2.4. Modelling Building

2.4.1. MIKE 11

In accordance with the principle of river generalisation, the river was generalised according to its location and specific conditions, such as topography and terrain, and it was determined that the beginning point of the calculation of this model was the Nanwangzhuang river section and the endpoint was the Xiangzimiao river section. Parameters are entered and running rules are set up in the control structure module of the river network file to simulate the working of locks and pumping stations. At the same time, according to the channel section design drawings, we obtained the section starting point distance and riverbed elevation data, which generated the corresponding section file. According to the channel section design drawings, we determined the section start distance and riverbed elevation data, edited it into a text file by format, and imported it into MIKE to generate the section file.

Challenges
1) Translate this sentence from the MIKE 11 excerpt into Spanish: "Parameters are entered and running rules are set up in the control structure module of the river network file to simulate the working of locks and pumping stations."
2) Summarize the MIKE 11 excerpt in two sentences.
3) Pick up the MIKE 11 excerpt after its last sentence and write the next part of its model-building description.

Information shown
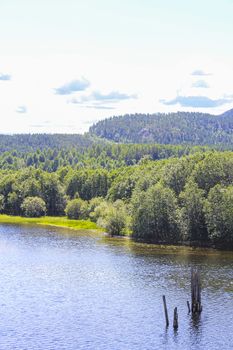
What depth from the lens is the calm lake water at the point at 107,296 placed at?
63438 mm

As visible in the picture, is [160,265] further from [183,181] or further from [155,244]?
[183,181]

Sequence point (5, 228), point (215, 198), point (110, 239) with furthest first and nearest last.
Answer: point (5, 228), point (110, 239), point (215, 198)

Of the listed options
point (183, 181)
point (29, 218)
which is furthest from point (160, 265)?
point (29, 218)

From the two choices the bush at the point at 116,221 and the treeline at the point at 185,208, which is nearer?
the treeline at the point at 185,208

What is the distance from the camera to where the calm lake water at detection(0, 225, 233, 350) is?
63438 millimetres

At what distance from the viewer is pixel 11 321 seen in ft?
225

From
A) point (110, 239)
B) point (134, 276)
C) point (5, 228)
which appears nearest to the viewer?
point (134, 276)

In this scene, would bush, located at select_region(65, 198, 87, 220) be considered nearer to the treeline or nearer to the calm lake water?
the treeline

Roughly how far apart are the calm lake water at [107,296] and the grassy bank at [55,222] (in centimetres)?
3704

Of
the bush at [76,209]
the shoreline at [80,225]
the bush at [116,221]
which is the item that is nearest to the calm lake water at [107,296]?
the shoreline at [80,225]

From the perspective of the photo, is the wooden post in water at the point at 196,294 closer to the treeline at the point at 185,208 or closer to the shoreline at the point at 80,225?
the shoreline at the point at 80,225

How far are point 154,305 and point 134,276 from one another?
1765 cm

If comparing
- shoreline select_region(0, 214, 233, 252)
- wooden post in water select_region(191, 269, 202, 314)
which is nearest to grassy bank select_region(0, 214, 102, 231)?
shoreline select_region(0, 214, 233, 252)

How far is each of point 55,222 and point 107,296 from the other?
103 meters
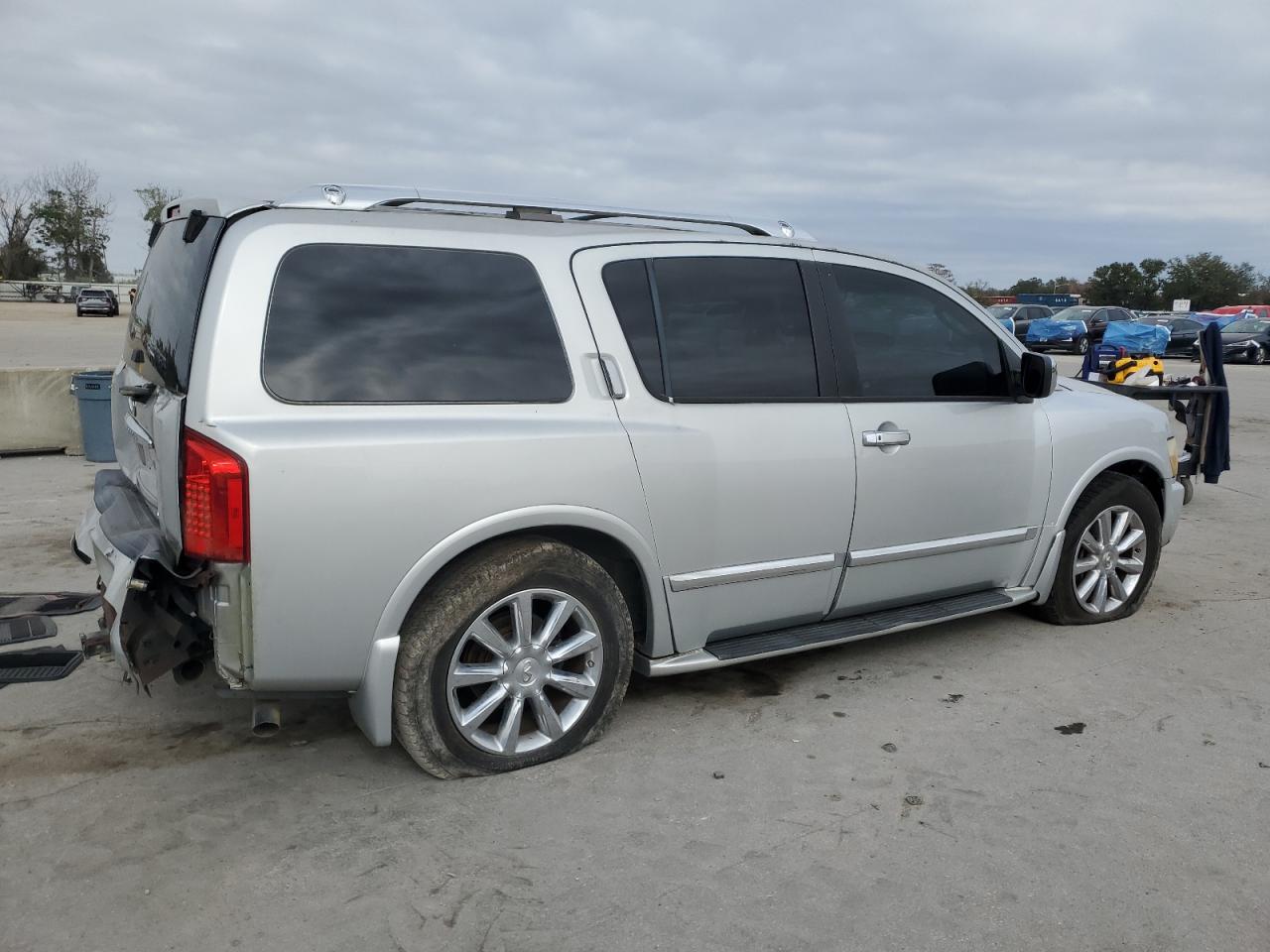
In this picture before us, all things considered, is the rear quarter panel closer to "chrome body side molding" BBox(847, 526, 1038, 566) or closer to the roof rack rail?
the roof rack rail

In response
1) En el módulo de estructuras de control del archivo de la red fluvial se introducen parámetros y se establecen reglas de funcionamiento para simular la operación de las esclusas y las estaciones de bombeo.

2) The river was generalized according to its location and conditions such as topography and terrain, with the model's calculation running from the Nanwangzhuang river section to the Xiangzimiao river section. Locks and pumping stations were simulated by entering parameters and running rules in the control structure module of the river network file, and a section file was generated in MIKE from section start distance and riverbed elevation data taken from the channel section design drawings.

3)
Boundary conditions included external and internal boundary conditions. The so-called external boundaries were those endpoints of river segments in the model that were not connected to other river segments. The internal boundary was where the flow into or out of the modelled reach occurred from a point or section of the internal reach of the model. In this simulation, only the boundary conditions at the two ends of the river section were set up, with the upper boundary being the Nanwangzhuang section and the lower boundary being the Xiangzimiao section. Hydrodynamic modelling was based on daily flow and water level data, with flow-time data being used for the upper boundary and water level-time data for the lower boundary. Boundary conditions for the water quality model were set to monthly water quality monitoring data in 2022, with simulated water quality indicators of BOD₅, NH₃-N, TP, and COD.

In order to enhance the simulation accuracy of the model, the riverbed roughness, i.e., Manning’s coefficient, was set for the hydraulic characteristics of different sections of the Wanfu River, with the parameter values shown in

Table 1. Manning’s coefficients for analogue segments.

Reach	Nanwangzhuang–Guanqiao Lock	Guanqiao Lock–Xiangzimiao
Manning’s coefficient	0.02	0.03

. Parameters of the AD module include attenuation coefficients for BOD₅, NH₃-N, TP, and COD; settling rates; resuspension rates; critical rates for settling; and more. The diffusion coefficient of the model was taken as 2 m²/s, while the values of the comprehensive attenuation coefficients of each pollutant are shown in

Table 2. Combined attenuation factor for each pollutant.

Reach	Comprehensive Attenuation Coefficient/d−1
	BOD5	NH3-N	TP	COD
Nanwangzhuang–Guanqiao Lock	0.080	0.070	0.060	0.067
Guanqiao Lock–Xiangzimiao	0.077	0.067	0.010	0.062

.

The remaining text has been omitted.